• [RAW DATA]:
-- Opening Marker --

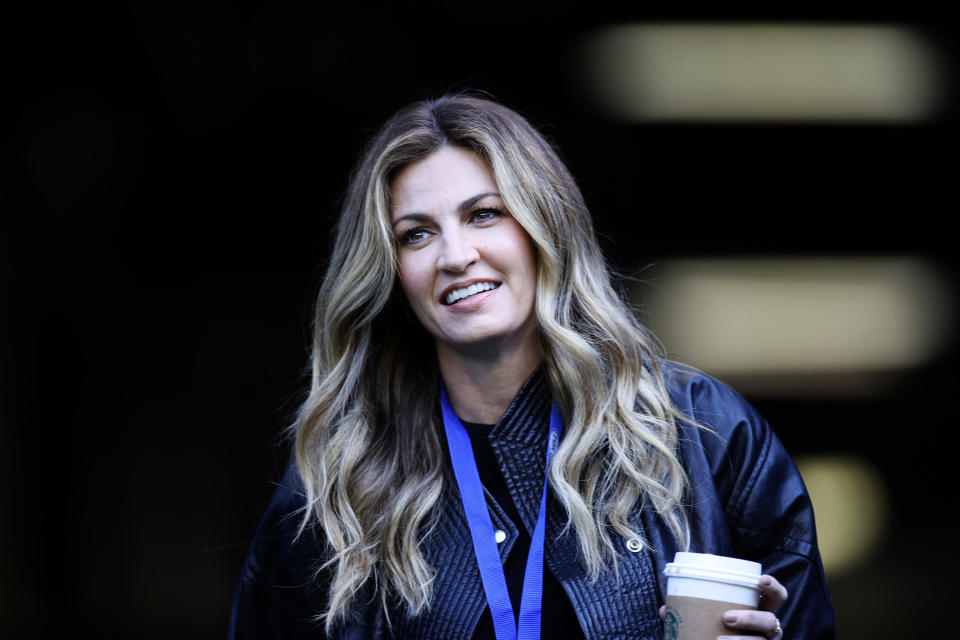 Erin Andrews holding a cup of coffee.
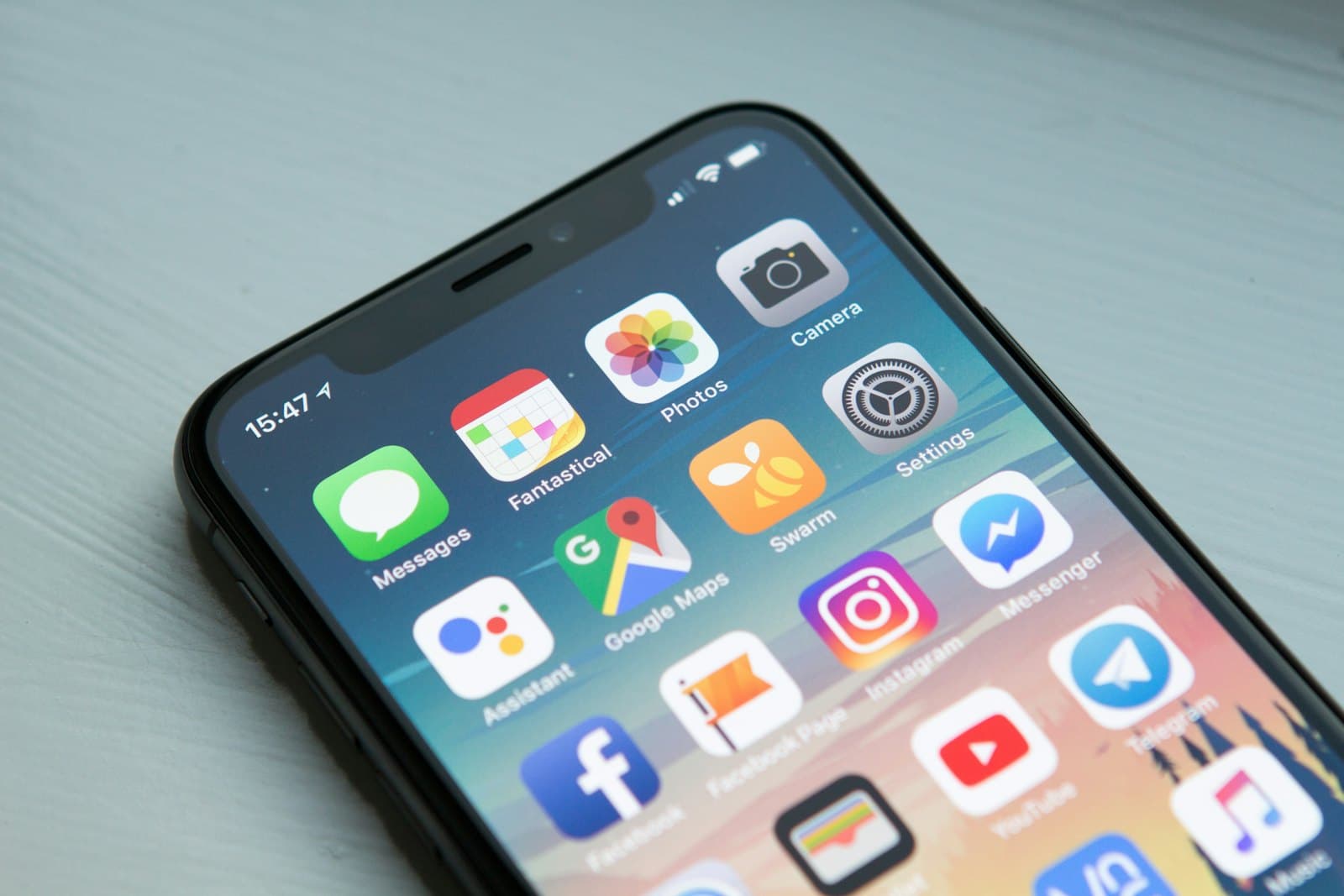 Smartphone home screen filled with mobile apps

-- Closing Marker --
-- Opening Marker --

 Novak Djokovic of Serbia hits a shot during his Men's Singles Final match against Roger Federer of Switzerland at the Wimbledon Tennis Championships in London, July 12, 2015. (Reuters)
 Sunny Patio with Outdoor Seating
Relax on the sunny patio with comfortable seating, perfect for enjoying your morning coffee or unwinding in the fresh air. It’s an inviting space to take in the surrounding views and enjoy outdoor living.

-- Closing Marker --
-- Opening Marker --

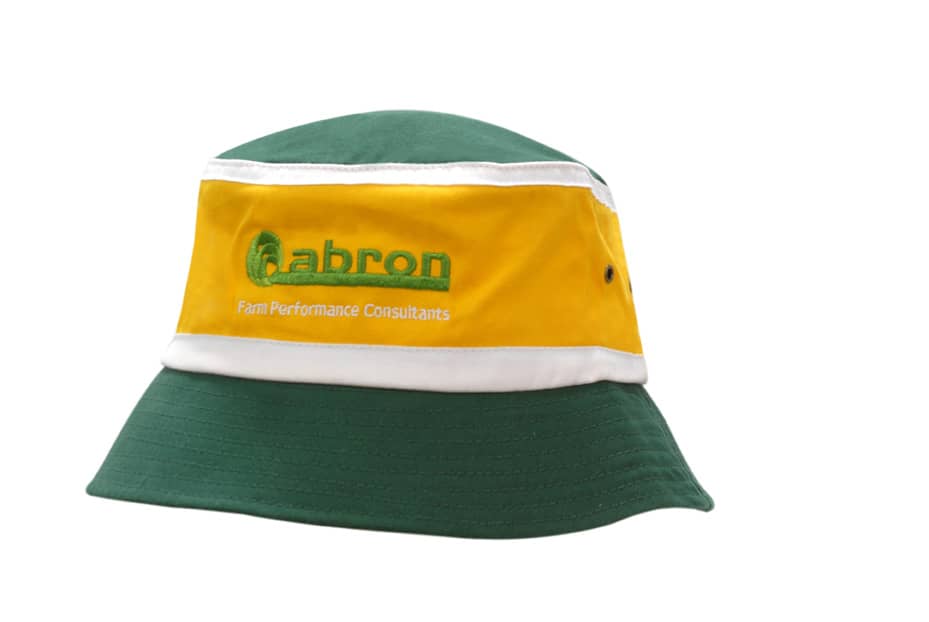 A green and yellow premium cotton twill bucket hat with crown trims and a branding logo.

-- Closing Marker --

• [EXERCISE DIRECTIONS]: Please copy out the data word for word from the line containing "Erin Andrews holding a cup of coffee." through the line containing "Smartphone home screen", including both, and leave the pictures out.

• [RESPONSE AREA]:
 Erin Andrews holding a cup of coffee.
 Smartphone home screen filled with mobile apps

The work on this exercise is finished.